Financing impact also minimised due to diversified sources of funding. 

  • The average debt maturity across REITs within coverage has about doubled to 3.4 years, from around 1.7 years during the global financial crisis in 2008, implying lower likelihood of near-term debt refinancing. The lengthening debt maturity has been bolstered by tapping on debt markets, as REIT managers issue bonds ie Medium-Term Notes.
  • Examples include AREIT and CMT, with MTN loans maturing as far back as 2029 and 2031 respectively.

Historical gap between US and domestic interest rates suggests healthy buffer.

  • Data stretching back to 2002 highlights an average 73bp spread between 10Y Treasuries and 10Y SGS. This leaves room for 10Y SGS to stay put while 10Y Treasuries rises by up to 73bp for the relation to revert to its long-term trend. 
  • Besides, FFTR rate hike impact has been muted on 10Y Treasuries in the past.
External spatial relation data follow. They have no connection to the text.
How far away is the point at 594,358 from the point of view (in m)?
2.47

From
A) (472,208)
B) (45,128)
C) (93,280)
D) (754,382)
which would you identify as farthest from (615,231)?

When the Fed raised the FFTR by 430bp from 1% in mid-04 to 5.3% by mid-06, yields on 10Y Treasuries barely rose 50bp from 4.7% to 5.2%. 
  • We are likely to see a flattening of the yield curve with long end (10Y SGS) relatively unchanged and the short end rising following FFTR. As a result, REITs that typically derive their interest cost from the 3Y to 5Y SGS will be less affected.

Positive US REIT and S-REIT returns during rate hike cycles

  • Positive US REIT and S-REIT returns during rate hike cycles, with the US REITs (FTSE NAREIT All Equity Total Return Index) doubling from mid-04 to end-06 when US FFTR rose 425bp from 1% to 5.25%. 
  • US REITs also gained 3% during the previous rate hike cycle in mid-99 to mid-2000 when FFTR rates were hiked 175bp to 6.5% from 4.75%. 
  • Similarly, S-REITs rallied in the last rate-hike cycle, with the FTSE ST REIT Index surging 83% from 500 in mid-04 to 914 by end-06, despite the 3M SIBOR more than tripling, rising from 0.75% to 3.44% over the same period. 
  • As REITs rallied, yields were compressed by 230bp, falling from 7% in mid-04 to 4.66% by end-06. The present cycle is different with regard to the outlook of growth being relatively better for US economy.
  • However, the interdependencies as highlighted earlier would limit the number of rate hikes planned by the Fed, keeping REITs attractive as yield instruments. When the rates eventually rise on back of global growth, REITs will come in focus as equity instruments.